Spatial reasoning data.
★ ★ ★ ★
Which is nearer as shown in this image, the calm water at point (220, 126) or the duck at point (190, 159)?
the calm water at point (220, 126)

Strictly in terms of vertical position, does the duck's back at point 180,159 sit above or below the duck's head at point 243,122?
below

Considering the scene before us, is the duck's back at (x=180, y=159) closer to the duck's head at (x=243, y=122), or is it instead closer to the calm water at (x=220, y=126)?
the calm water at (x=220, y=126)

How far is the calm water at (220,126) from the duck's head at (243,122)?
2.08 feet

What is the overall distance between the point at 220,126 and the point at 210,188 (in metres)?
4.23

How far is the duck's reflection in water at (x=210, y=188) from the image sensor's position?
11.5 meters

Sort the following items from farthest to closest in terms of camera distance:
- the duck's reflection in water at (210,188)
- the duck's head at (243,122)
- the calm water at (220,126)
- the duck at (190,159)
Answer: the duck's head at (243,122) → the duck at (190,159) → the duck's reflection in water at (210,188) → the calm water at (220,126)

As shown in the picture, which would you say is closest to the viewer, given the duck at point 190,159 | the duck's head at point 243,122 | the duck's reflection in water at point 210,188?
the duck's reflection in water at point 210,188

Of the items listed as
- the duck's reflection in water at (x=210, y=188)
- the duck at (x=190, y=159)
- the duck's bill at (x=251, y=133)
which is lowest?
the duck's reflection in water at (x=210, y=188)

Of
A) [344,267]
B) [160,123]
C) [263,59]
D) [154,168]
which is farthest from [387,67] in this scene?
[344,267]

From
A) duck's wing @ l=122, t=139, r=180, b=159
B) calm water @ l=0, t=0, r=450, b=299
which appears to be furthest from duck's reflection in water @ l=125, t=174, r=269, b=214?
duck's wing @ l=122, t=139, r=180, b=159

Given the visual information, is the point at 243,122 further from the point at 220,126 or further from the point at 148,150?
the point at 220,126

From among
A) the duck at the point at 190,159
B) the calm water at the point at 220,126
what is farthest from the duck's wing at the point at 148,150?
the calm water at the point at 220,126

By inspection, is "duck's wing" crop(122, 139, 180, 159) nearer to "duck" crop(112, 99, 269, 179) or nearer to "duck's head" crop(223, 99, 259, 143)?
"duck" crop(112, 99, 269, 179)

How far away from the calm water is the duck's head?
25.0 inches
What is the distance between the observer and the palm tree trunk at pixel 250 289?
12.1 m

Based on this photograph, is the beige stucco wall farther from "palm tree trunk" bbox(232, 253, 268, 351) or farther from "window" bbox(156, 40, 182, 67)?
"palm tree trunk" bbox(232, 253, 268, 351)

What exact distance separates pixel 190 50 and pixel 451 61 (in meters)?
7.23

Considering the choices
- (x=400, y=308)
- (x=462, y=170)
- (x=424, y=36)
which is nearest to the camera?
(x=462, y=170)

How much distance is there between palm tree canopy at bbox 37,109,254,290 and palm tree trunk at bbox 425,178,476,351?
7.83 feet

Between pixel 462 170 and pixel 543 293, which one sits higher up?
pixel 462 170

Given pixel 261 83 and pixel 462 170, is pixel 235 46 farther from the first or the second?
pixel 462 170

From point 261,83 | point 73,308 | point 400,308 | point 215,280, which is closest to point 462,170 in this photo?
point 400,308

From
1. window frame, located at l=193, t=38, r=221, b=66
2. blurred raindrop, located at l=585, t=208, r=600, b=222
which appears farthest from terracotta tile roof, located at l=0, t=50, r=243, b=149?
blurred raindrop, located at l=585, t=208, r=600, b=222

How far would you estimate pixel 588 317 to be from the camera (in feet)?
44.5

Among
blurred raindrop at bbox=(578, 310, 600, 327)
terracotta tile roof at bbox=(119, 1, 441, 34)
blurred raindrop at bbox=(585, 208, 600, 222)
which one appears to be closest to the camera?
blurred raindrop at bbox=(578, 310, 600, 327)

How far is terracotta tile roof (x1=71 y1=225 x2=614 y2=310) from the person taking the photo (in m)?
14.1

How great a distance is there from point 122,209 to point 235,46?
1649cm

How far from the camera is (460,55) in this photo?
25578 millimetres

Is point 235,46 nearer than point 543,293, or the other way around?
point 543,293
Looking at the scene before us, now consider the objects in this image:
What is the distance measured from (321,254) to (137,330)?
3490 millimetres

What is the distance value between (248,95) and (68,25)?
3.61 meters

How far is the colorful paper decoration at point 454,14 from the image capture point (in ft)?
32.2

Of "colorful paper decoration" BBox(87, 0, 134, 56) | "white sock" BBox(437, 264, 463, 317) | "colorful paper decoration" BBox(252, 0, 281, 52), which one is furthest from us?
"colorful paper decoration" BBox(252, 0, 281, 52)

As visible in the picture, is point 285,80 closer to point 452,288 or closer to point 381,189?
★ ★ ★ ★
STATED EXERCISE.
Write out every line of the spatial reasoning data above as a numbered list, omitting the blank lines.

RESULT.
1. Which is nearer as shown in this image, the calm water at point (220, 126) or the duck at point (190, 159)?
2. the calm water at point (220, 126)
3. Strictly in terms of vertical position, does the duck's back at point 180,159 sit above or below the duck's head at point 243,122?
4. below
5. Considering the scene before us, is the duck's back at (x=180, y=159) closer to the duck's head at (x=243, y=122), or is it instead closer to the calm water at (x=220, y=126)?
6. the calm water at (x=220, y=126)
7. How far is the calm water at (220,126) from the duck's head at (243,122)?
8. 2.08 feet
9. What is the overall distance between the point at 220,126 and the point at 210,188 (in metres)?
10. 4.23
11. How far is the duck's reflection in water at (x=210, y=188) from the image sensor's position?
12. 11.5 meters
13. Sort the following items from farthest to closest in terms of camera distance:
14. - the duck's reflection in water at (210,188)
15. - the duck's head at (243,122)
16. - the calm water at (220,126)
17. - the duck at (190,159)
18. Answer: the duck's head at (243,122) → the duck at (190,159) → the duck's reflection in water at (210,188) → the calm water at (220,126)
19. As shown in the picture, which would you say is closest to the viewer, given the duck at point 190,159 | the duck's head at point 243,122 | the duck's reflection in water at point 210,188?
20. the duck's reflection in water at point 210,188
21. Of the items listed as
22. - the duck's reflection in water at (x=210, y=188)
23. - the duck at (x=190, y=159)
24. - the duck's bill at (x=251, y=133)
25. which is lowest?
26. the duck's reflection in water at (x=210, y=188)
27. Of
28. A) [344,267]
29. B) [160,123]
30. C) [263,59]
31. D) [154,168]
32. which is farthest from [387,67] in this scene?
33. [344,267]
34. From
35. A) duck's wing @ l=122, t=139, r=180, b=159
36. B) calm water @ l=0, t=0, r=450, b=299
37. which appears to be furthest from duck's reflection in water @ l=125, t=174, r=269, b=214?
38. duck's wing @ l=122, t=139, r=180, b=159
39. Given the visual information, is the point at 243,122 further from the point at 220,126 or further from the point at 148,150?
40. the point at 220,126
41. From among
42. A) the duck at the point at 190,159
43. B) the calm water at the point at 220,126
44. what is farthest from the duck's wing at the point at 148,150?
45. the calm water at the point at 220,126
46. By inspection, is "duck's wing" crop(122, 139, 180, 159) nearer to "duck" crop(112, 99, 269, 179) or nearer to "duck's head" crop(223, 99, 259, 143)?
47. "duck" crop(112, 99, 269, 179)
48. How far away from the calm water is the duck's head?
49. 25.0 inches
50. What is the distance between the observer and the palm tree trunk at pixel 250 289?
51. 12.1 m
52. Based on this photograph, is the beige stucco wall farther from "palm tree trunk" bbox(232, 253, 268, 351) or farther from "window" bbox(156, 40, 182, 67)?
53. "palm tree trunk" bbox(232, 253, 268, 351)
54. What exact distance separates pixel 190 50 and pixel 451 61 (in meters)?
55. 7.23
56. Considering the choices
57. - (x=400, y=308)
58. - (x=462, y=170)
59. - (x=424, y=36)
60. which is nearest to the camera?
61. (x=462, y=170)
62. How much distance is there between palm tree canopy at bbox 37,109,254,290 and palm tree trunk at bbox 425,178,476,351?
63. 7.83 feet
64. Between pixel 462 170 and pixel 543 293, which one sits higher up?
65. pixel 462 170
66. Given pixel 261 83 and pixel 462 170, is pixel 235 46 farther from the first or the second?
67. pixel 462 170
68. From point 261,83 | point 73,308 | point 400,308 | point 215,280, which is closest to point 462,170 in this photo?
69. point 400,308
70. From
71. 1. window frame, located at l=193, t=38, r=221, b=66
72. 2. blurred raindrop, located at l=585, t=208, r=600, b=222
73. which appears farthest from terracotta tile roof, located at l=0, t=50, r=243, b=149?
74. blurred raindrop, located at l=585, t=208, r=600, b=222
75. How far would you estimate pixel 588 317 to be from the camera (in feet)?
76. 44.5
77. Among
78. blurred raindrop at bbox=(578, 310, 600, 327)
79. terracotta tile roof at bbox=(119, 1, 441, 34)
80. blurred raindrop at bbox=(585, 208, 600, 222)
81. which one appears to be closest to the camera?
82. blurred raindrop at bbox=(578, 310, 600, 327)
83. How far is terracotta tile roof (x1=71 y1=225 x2=614 y2=310) from the person taking the photo (in m)?
84. 14.1
85. How great a distance is there from point 122,209 to point 235,46?
86. 1649cm
87. How far from the camera is (460,55) in this photo?
88. 25578 millimetres
89. Is point 235,46 nearer than point 543,293, or the other way around?
90. point 543,293
91. Looking at the scene before us, now consider the objects in this image:
92. What is the distance measured from (321,254) to (137,330)?
93. 3490 millimetres
94. What is the distance value between (248,95) and (68,25)?
95. 3.61 meters
96. How far is the colorful paper decoration at point 454,14 from the image capture point (in ft)?
97. 32.2
98. Of "colorful paper decoration" BBox(87, 0, 134, 56) | "white sock" BBox(437, 264, 463, 317) | "colorful paper decoration" BBox(252, 0, 281, 52), which one is furthest from us?
99. "colorful paper decoration" BBox(252, 0, 281, 52)
100. As visible in the picture, is point 285,80 closer to point 452,288 or closer to point 381,189?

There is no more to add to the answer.